Chapitre 8

 

            Après le repas, Lina cria qu’elle voulait aller faire la fête. Elle demanda donc l’autorisation d’embarquer avec Ludwig, Maeva et Reï. Étant donné que la boite de nuit appartenait à la famille Miori, le videur les laisserait entrer si Renko acceptait de signer la décharge. Bien sûr, le jeune homme décida de faire le grand frère casse-pied. Lina dut le supplier à genoux pour que finalement, il accepte.

            Lina lui assura qu’elle finirait par se venger et qu’il en sentirait la douleur. Il haussa juste les épaules, pas intimidé pour un sou. C’est avec frénésie qu’elle les emmena donc dans la nouvelle boite que son père avait fait ouvrir deux mois auparavant.

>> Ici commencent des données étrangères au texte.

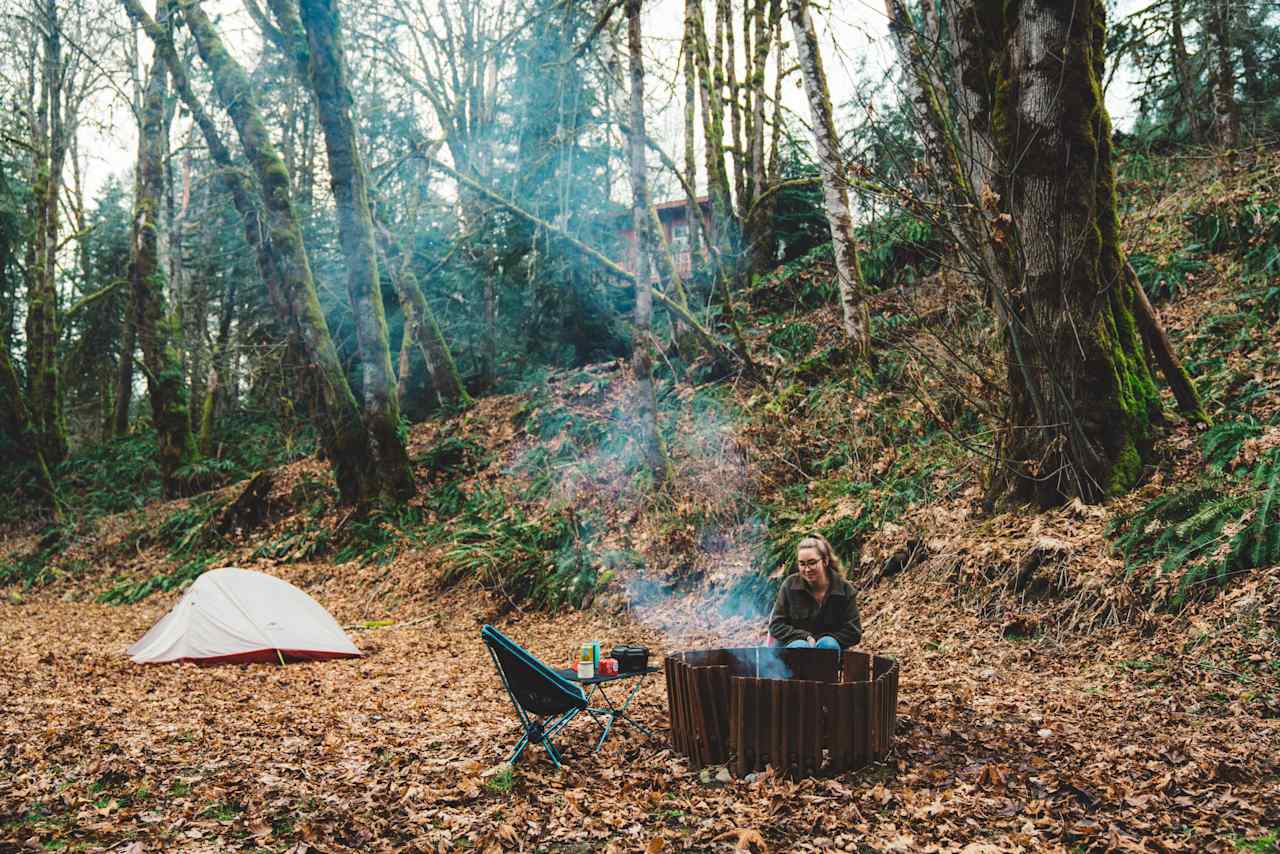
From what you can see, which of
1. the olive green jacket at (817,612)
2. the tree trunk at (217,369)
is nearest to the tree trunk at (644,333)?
the olive green jacket at (817,612)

            Elle se situait dans le centre-ville pas très loin d’une bibliothèque et d’une université. Sur le parking déjà presque rempli, la jeune fille se gara. Reï se demandait sérieusement si le videur le laisserait réellement entrer en jean, basket. Elle ne lui avait pas laissé le temps de se changer tout comme Maeva habillée pareille. Lina leur assura que celui dont le videur tiquerait n’était surement pas eux, mais plutôt leur camarade.

            Ludwig lui fit un doigt d’honneur en réponse. Il portait un jean troué, trop descendu sur les hanches, un tee-shirt avec une tête de mort et des rangers aux pieds. Avec ses tatouages et ses piercings, il représentait pour la plupart le type même du voyou.

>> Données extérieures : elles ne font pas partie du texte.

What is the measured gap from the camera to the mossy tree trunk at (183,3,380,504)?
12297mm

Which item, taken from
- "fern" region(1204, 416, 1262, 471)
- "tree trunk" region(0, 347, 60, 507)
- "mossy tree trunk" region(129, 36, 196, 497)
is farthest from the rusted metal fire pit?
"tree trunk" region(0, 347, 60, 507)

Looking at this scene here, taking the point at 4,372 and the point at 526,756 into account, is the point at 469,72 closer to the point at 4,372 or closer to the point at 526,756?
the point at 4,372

            Mais comme prévu, le videur les laissa entrer après avoir regardé d’un œil distrait la décharge. Du premier regard, il avait déjà reconnu la fille de son patron, enfin de son grand patron. La boite était gérée par un représentant de la compagnie Miori Corporation. Il se dit également qu’il avait la chance de voir ce soir-là deux membres de cette famille. Quelques heures plus tôt, le deuxième fils d’Auguste Miori était passé voir le directeur. Il leur souhaita une bonne soirée.

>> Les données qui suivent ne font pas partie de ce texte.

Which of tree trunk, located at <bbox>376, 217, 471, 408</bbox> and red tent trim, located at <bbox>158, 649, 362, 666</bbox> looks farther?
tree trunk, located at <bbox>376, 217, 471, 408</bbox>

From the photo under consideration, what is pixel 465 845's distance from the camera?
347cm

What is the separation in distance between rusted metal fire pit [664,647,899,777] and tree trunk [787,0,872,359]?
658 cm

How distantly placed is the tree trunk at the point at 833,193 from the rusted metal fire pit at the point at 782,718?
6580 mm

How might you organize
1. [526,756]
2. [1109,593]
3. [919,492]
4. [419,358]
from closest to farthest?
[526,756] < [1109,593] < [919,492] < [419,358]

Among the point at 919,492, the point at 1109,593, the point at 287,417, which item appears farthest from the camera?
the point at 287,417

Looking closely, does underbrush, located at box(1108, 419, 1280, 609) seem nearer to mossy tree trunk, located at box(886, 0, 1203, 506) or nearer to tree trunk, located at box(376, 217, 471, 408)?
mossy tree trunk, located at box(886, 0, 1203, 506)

            Dès qu’ils entrèrent, ils furent envahis par la musique. Elle les mena vers la salle et ils durent bousculer des clients pour pouvoir passer. La boîte pouvait accueillir beaucoup de monde, mais la plupart des jeunes se coltinaient près de la piste et de la sortie.

            Lina, connaissant chaque recoin de la boite, elle les mena directement à une place près du DJ. Ravi, Ludwig se laissa tomber sur un des fauteuils juste à côté de Reï. Lina les quitta pour aller saluer le DJ et l’homme qui se trouvait juste à côté.

            Quand elle revint, elle leur annonça en criant pour se faire entendre que pendant une heure, ils ne passeront que du Bass Hunter. D'ailleurs, cela ne se fit pas attendre, car les premiers accords de « Horn Of Orcs » se firent bientôt entendre.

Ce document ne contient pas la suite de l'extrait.